• _WHAT YOU HAVE TO DO_: Reproduce word for word the entries below, starting at the line that contains "Beverly Hills Polo Club Sneakersy" and ending at the line that contains "PETZL ASCENSION HAND ASCENDER", with both of those lines included.

• _SUPPLIED RECORDS_:
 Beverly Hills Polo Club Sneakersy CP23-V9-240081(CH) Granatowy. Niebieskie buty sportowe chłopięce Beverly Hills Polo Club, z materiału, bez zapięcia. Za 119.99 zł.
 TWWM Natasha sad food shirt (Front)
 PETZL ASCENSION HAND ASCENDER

---

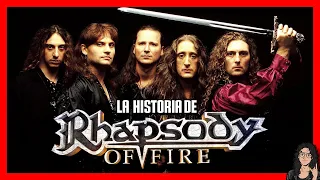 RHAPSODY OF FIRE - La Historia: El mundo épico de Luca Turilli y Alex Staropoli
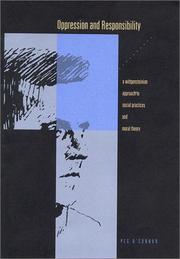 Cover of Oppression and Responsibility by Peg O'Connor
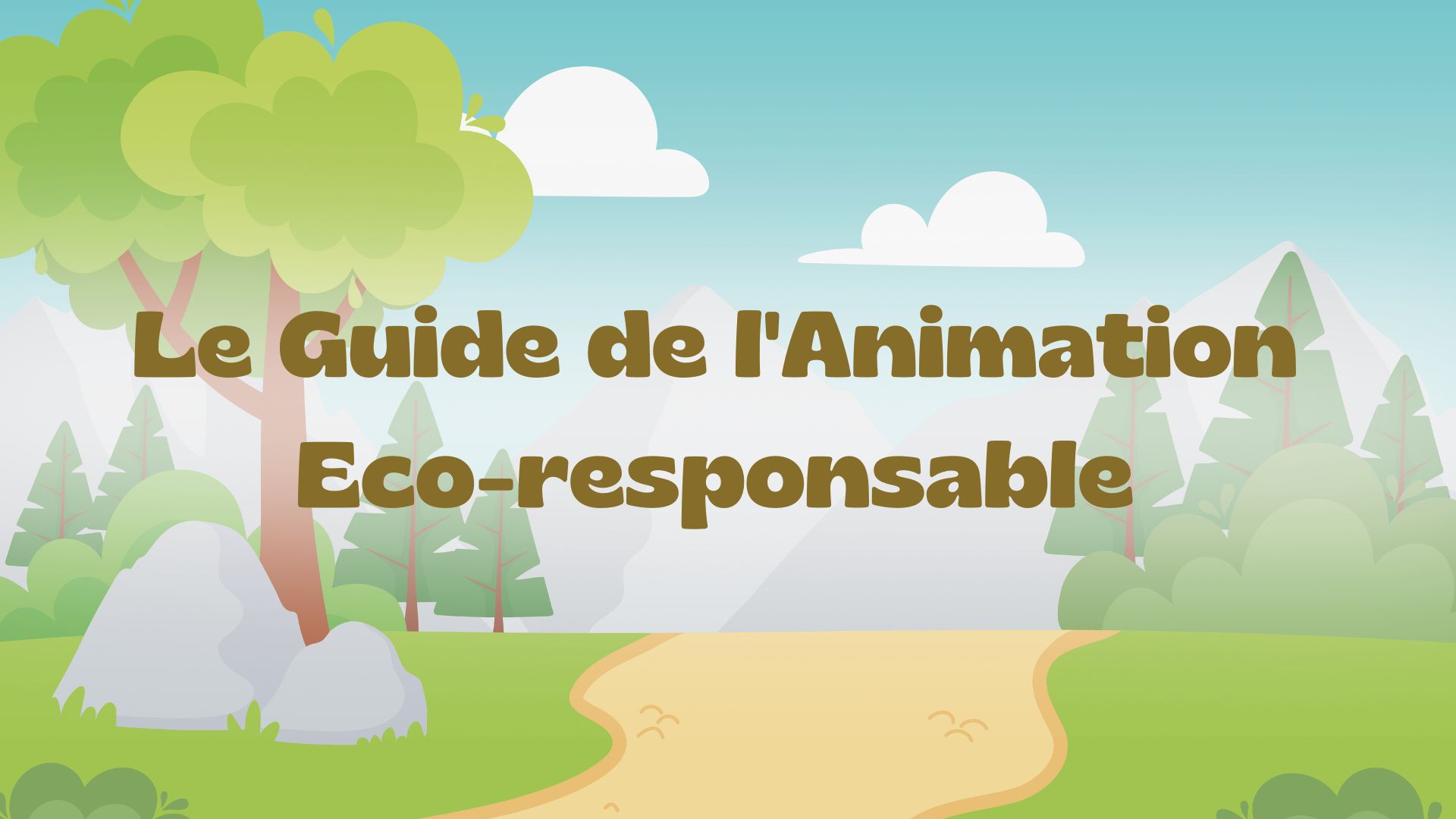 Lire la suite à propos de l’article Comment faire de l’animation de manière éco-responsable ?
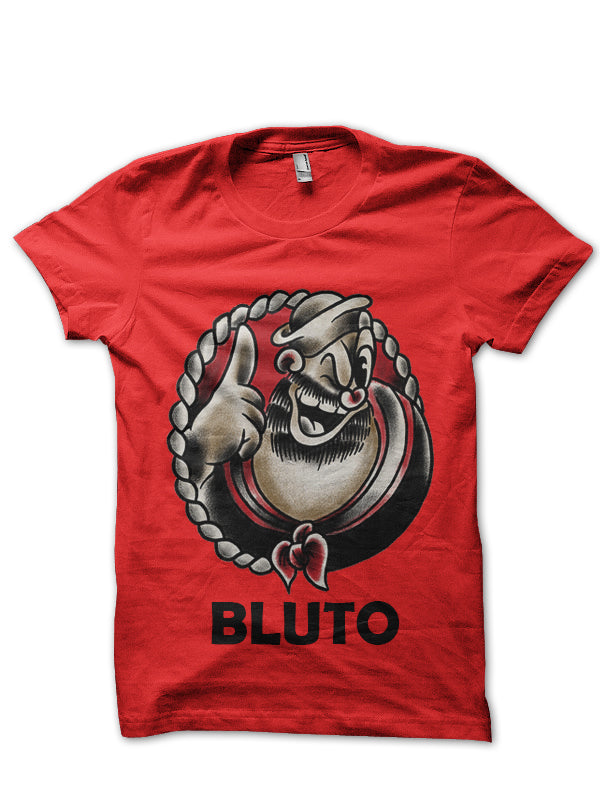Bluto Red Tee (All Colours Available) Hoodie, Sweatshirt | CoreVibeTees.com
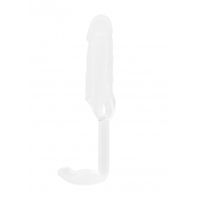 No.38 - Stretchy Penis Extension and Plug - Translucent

• _TASK ANSWER_:
 Beverly Hills Polo Club Sneakersy CP23-V9-240081(CH) Granatowy. Niebieskie buty sportowe chłopięce Beverly Hills Polo Club, z materiału, bez zapięcia. Za 119.99 zł.
 TWWM Natasha sad food shirt (Front)
 PETZL ASCENSION HAND ASCENDER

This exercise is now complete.